In this issue, Laferrère7 gives us an exhaustive insight on the role of incretins in the amelioration of carbohydrate tolerance after bariatric surgery in the short and the long term. The enhanced incretin response observed early after GBP persists over time, even until 6–20 years. However, this response is variable and not fully dependent on weight loss. She also points out the importance of meal duration, rapid gastric emptying, entero-hepatic cycle of bile acids and increased plasma dipeptidyl peptidase-4 activity in the incretin effect and their possible contribution to improved diabetes control after GBP.
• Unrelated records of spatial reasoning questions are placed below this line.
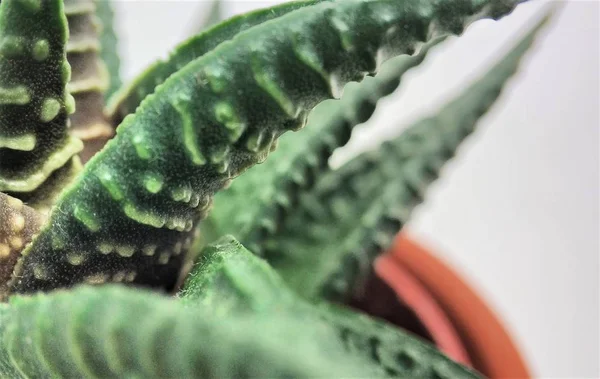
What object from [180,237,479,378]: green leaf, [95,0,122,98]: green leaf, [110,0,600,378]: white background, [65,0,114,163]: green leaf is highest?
[110,0,600,378]: white background

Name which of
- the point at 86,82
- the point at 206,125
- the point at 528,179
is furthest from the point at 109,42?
the point at 528,179

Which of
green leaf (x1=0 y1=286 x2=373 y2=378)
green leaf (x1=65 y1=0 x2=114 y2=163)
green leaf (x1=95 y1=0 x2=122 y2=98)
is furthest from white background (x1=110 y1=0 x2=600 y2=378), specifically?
green leaf (x1=0 y1=286 x2=373 y2=378)

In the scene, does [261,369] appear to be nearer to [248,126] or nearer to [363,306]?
[248,126]

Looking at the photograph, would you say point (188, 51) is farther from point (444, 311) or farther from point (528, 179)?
point (528, 179)

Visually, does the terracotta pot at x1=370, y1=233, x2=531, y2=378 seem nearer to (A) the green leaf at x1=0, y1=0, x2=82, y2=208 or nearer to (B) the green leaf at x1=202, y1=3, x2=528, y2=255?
(B) the green leaf at x1=202, y1=3, x2=528, y2=255

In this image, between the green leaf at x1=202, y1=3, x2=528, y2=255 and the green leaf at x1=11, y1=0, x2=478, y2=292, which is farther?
the green leaf at x1=202, y1=3, x2=528, y2=255

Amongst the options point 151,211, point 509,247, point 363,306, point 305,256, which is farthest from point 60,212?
point 509,247

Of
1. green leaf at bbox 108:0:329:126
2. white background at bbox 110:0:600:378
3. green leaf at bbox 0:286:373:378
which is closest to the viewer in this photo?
green leaf at bbox 0:286:373:378

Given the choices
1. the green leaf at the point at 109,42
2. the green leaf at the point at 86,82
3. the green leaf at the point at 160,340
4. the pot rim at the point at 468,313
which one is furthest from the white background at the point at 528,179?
the green leaf at the point at 160,340
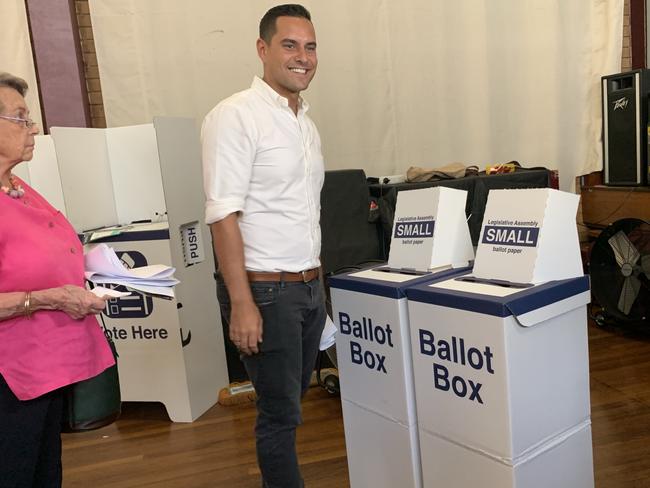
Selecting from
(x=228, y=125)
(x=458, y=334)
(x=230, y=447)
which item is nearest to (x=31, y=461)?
(x=228, y=125)

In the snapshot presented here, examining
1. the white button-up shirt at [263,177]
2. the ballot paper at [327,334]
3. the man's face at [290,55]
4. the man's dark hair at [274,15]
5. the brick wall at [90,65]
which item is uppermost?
the brick wall at [90,65]

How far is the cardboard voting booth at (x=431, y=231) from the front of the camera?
1670mm

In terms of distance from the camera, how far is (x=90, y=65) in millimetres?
3475

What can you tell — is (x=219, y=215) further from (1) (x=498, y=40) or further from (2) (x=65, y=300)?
(1) (x=498, y=40)

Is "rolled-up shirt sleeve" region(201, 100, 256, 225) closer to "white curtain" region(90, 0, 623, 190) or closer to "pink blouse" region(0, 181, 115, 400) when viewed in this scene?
"pink blouse" region(0, 181, 115, 400)

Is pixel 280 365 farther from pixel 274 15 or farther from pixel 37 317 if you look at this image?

In this review, other possible mechanisms by which insulin resistance improves are also mentioned, such as cytokine changes following weight loss: adiponectin increases and leptin decreases after GBP. The reduction of circulating branched-chain amino acids and the aromatic amino acids phenylalanine and tyrosine after GBP may contribute to increase insulin sensitivity. The amelioration of beta-cell function is also present after GBP, with a decrease of the abnormal elevation of proinsulin and amylin concentrations.

Finally, Laferrère ends her review mentioning that not all is good after GBP. Some of the clinical improvement has a short duration in some patients, they regain weight and/or show diabetes relapse. Others develop invalidating postprandial hypoglycemias that require reoperation and others develop malnutrition that needs parenteral administration of vitamins or other nutrients. She remarks the importance of a multidiciplinary team to follow up patients before and after bariatric surgery and the need for research to identify behavioral, social, biological, endocrine, neuronal and genetic markers of weight regain or diabetes relapse after surgery.